Dalam konteks ini, ketika realitas sosial memperlihatkan eskalasi ancaman terhadap privasi warga, maka hukum tidak cukup bila hanya bertumpu pada teks normatif yang tidak adaptif.
Ketika korban doxing melapor dan tidak mendapatkan perlindungan yang cepat dan tegas, negara sedang memperlihatkan celah dalam pelaksanaan mandat konstitusionalnya. Tidak jarang, korban malah dituding sebagai penyebab masalah karena sikap vokal atau opini yang dianggap kontroversial. Keadaan ini mengaburkan batas antara pelanggaran hukum dan represi terhadap kebebasan berekspresi.
Absennya yurisprudensi yang kuat, tidak adanya unit khusus yang menangani kejahatan doxing, serta kurangnya literasi digital di kalangan penegak hukum mempertegas kesan bahwa negara belum menempatkan isu privasi digital sebagai agenda strategis. Padahal, dalam konteks demokrasi digital, ancaman terhadap privasi tidak bisa dilepaskan dari ancaman terhadap kebebasan berpikir dan hak bersuara.
Pertanyaan tentang apakah negara telah gagal melindungi privasi warga dari doxing sebetulnya tidak lagi perlu dijawab secara biner. Yang lebih penting adalah melihat bahwa sistem hukum yang kita miliki belum sepenuhnya mampu menjangkau kompleksitas kejahatan digital yang berkembang sangat cepat. Ini bukan sekadar soal peraturan, tapi juga soal keberpihakan—apakah negara hadir bersama korban, atau diam di balik pasal-pasal yang tak mampu bicara lantang.

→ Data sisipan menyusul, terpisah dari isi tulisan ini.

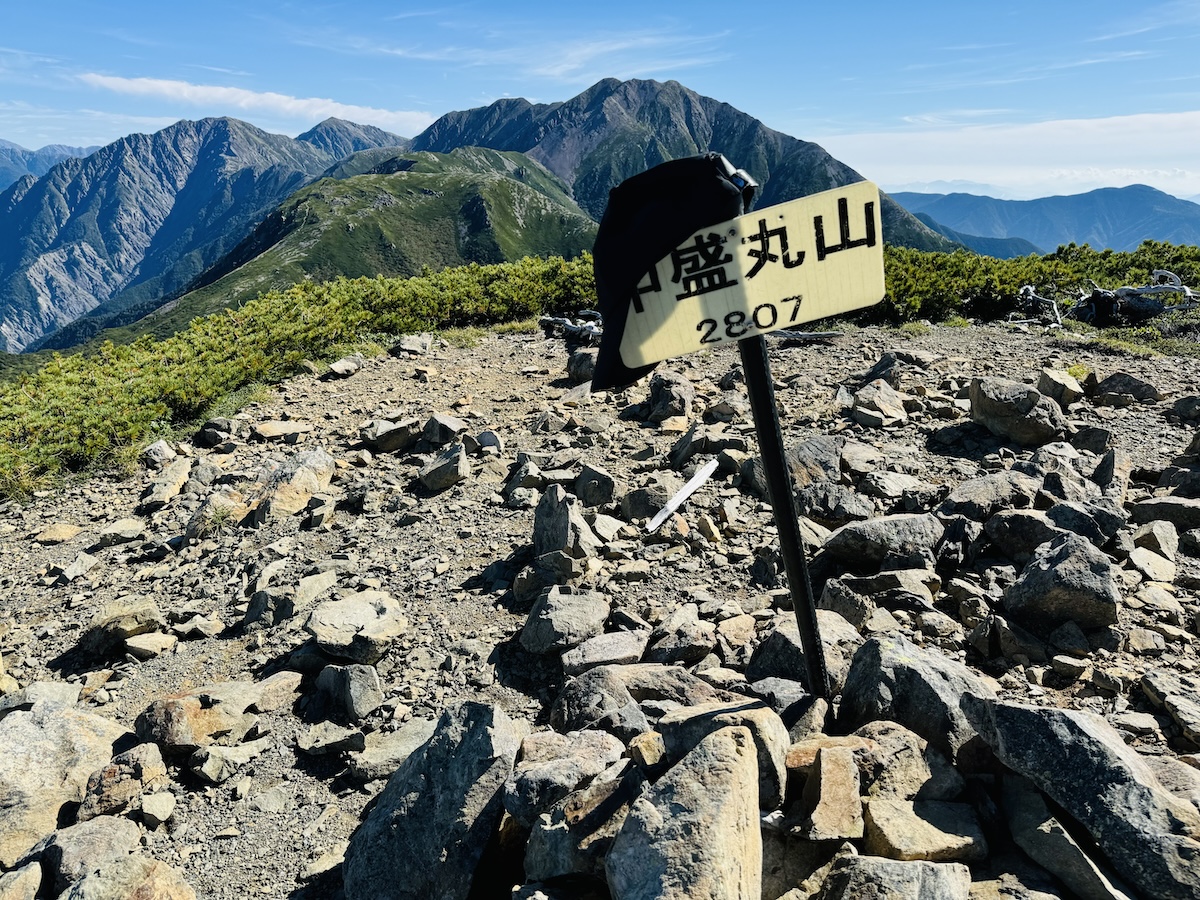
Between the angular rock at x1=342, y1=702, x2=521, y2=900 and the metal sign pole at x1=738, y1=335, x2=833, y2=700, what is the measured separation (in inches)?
74.0

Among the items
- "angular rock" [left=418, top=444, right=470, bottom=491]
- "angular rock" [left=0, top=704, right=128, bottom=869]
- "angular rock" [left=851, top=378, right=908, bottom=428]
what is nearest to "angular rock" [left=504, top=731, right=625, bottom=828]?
"angular rock" [left=0, top=704, right=128, bottom=869]

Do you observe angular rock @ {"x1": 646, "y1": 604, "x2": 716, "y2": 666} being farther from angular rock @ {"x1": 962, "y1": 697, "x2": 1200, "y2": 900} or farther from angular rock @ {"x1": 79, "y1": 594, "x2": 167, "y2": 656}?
angular rock @ {"x1": 79, "y1": 594, "x2": 167, "y2": 656}


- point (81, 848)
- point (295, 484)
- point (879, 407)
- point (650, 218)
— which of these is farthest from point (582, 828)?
point (879, 407)

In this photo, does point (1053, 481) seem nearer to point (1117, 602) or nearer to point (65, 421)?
point (1117, 602)

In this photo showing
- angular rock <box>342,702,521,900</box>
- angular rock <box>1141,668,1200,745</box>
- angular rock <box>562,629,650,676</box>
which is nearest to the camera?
angular rock <box>342,702,521,900</box>

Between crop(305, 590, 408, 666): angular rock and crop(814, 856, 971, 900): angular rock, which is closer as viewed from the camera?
crop(814, 856, 971, 900): angular rock

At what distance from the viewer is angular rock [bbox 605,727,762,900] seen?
2695mm

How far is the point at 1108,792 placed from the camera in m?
2.93

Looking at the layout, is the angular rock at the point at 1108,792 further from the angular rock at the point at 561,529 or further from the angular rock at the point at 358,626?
the angular rock at the point at 358,626

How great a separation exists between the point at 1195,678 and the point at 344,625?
254 inches

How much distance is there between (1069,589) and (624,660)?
3.32 metres

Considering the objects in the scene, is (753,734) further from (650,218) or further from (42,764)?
(42,764)

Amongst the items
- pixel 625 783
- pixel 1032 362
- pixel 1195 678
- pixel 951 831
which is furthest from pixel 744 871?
pixel 1032 362

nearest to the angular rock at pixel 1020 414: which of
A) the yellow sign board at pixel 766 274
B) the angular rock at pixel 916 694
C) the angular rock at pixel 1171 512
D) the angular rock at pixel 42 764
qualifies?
the angular rock at pixel 1171 512
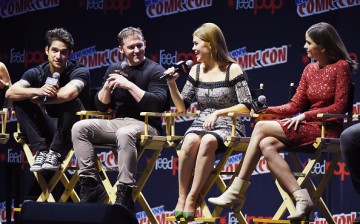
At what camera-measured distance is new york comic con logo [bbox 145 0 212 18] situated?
713 cm

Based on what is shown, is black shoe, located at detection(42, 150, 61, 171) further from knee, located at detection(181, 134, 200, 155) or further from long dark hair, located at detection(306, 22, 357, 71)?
long dark hair, located at detection(306, 22, 357, 71)

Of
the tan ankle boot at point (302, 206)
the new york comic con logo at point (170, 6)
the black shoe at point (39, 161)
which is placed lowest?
the tan ankle boot at point (302, 206)

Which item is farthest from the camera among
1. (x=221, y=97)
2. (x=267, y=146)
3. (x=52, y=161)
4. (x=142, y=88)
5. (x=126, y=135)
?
(x=142, y=88)

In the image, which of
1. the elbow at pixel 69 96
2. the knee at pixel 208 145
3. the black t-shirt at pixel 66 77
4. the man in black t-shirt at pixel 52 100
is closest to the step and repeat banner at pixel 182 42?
the man in black t-shirt at pixel 52 100

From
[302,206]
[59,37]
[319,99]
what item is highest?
[59,37]

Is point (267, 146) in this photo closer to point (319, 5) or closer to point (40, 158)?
point (40, 158)

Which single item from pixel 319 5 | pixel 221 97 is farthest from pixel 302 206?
pixel 319 5

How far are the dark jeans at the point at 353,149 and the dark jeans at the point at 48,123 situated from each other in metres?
1.98

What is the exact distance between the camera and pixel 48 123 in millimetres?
5875

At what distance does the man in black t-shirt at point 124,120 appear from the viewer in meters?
5.35

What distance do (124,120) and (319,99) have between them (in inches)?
51.9

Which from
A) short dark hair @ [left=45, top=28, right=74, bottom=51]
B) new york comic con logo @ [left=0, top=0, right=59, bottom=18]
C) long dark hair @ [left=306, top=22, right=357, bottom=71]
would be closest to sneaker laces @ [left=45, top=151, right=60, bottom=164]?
short dark hair @ [left=45, top=28, right=74, bottom=51]

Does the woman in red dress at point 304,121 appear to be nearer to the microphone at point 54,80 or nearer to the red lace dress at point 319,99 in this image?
the red lace dress at point 319,99

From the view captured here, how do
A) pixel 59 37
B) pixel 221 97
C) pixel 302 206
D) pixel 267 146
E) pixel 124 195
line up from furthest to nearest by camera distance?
pixel 59 37
pixel 221 97
pixel 124 195
pixel 267 146
pixel 302 206
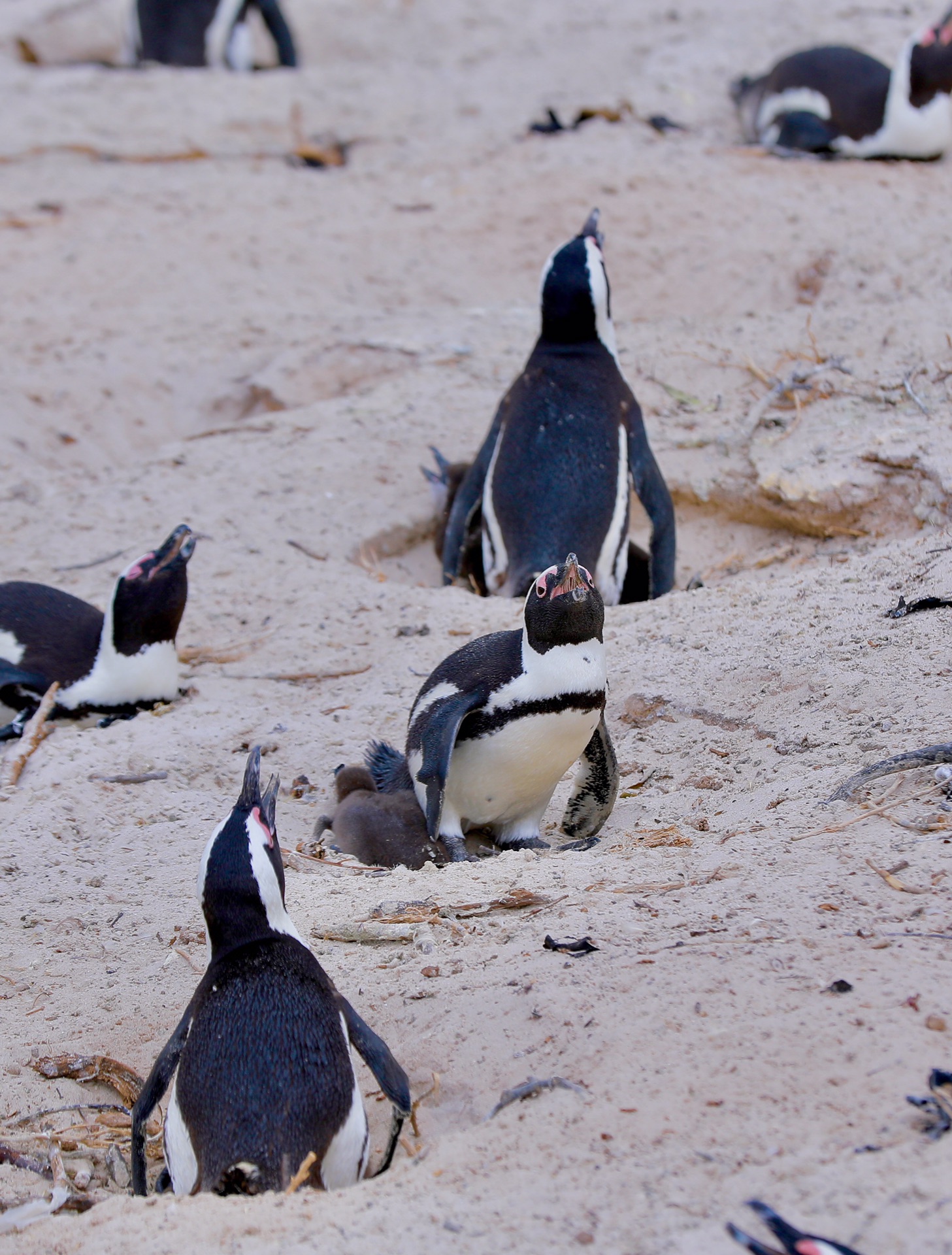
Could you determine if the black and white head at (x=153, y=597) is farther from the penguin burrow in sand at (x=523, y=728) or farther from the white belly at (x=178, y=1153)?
the white belly at (x=178, y=1153)

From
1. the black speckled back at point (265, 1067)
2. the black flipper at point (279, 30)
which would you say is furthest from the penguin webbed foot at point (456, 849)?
the black flipper at point (279, 30)

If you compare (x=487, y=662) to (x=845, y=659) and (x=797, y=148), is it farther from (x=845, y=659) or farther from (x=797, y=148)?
(x=797, y=148)

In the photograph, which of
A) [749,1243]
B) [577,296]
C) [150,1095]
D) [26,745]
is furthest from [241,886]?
[577,296]

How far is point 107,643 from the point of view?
4355 millimetres

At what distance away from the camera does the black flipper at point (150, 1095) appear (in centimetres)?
208

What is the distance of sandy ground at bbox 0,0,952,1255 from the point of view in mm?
1784

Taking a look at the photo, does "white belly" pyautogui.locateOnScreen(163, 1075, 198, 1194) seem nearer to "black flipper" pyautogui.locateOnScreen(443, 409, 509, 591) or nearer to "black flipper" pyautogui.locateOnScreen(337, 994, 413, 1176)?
"black flipper" pyautogui.locateOnScreen(337, 994, 413, 1176)

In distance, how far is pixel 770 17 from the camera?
10016 mm

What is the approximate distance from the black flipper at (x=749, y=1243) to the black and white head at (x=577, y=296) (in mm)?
4132

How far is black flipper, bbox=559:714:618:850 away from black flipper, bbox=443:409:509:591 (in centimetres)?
185

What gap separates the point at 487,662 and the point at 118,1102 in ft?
4.38

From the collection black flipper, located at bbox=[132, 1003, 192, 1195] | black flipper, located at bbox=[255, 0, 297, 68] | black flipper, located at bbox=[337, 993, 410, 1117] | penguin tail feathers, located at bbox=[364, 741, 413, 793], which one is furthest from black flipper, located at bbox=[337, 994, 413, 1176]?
black flipper, located at bbox=[255, 0, 297, 68]

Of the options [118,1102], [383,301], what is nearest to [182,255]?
[383,301]

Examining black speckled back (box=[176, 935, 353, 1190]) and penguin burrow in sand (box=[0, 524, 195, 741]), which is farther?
penguin burrow in sand (box=[0, 524, 195, 741])
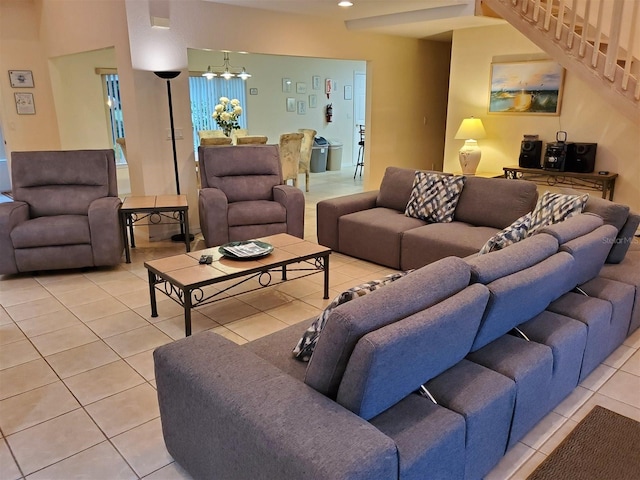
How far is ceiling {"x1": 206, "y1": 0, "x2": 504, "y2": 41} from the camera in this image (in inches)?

Meningkatkan perlindungan terhadap hak privasi di era digital bukan lagi wacana elit hukum, melainkan kebutuhan mendesak yang menyentuh martabat warga negara. Jika negara ingin tetap dipercaya, maka perlindungan terhadap data pribadi dan ruang aman digital mesti menjadi bagian dari kerja hukum yang nyata dan progresif.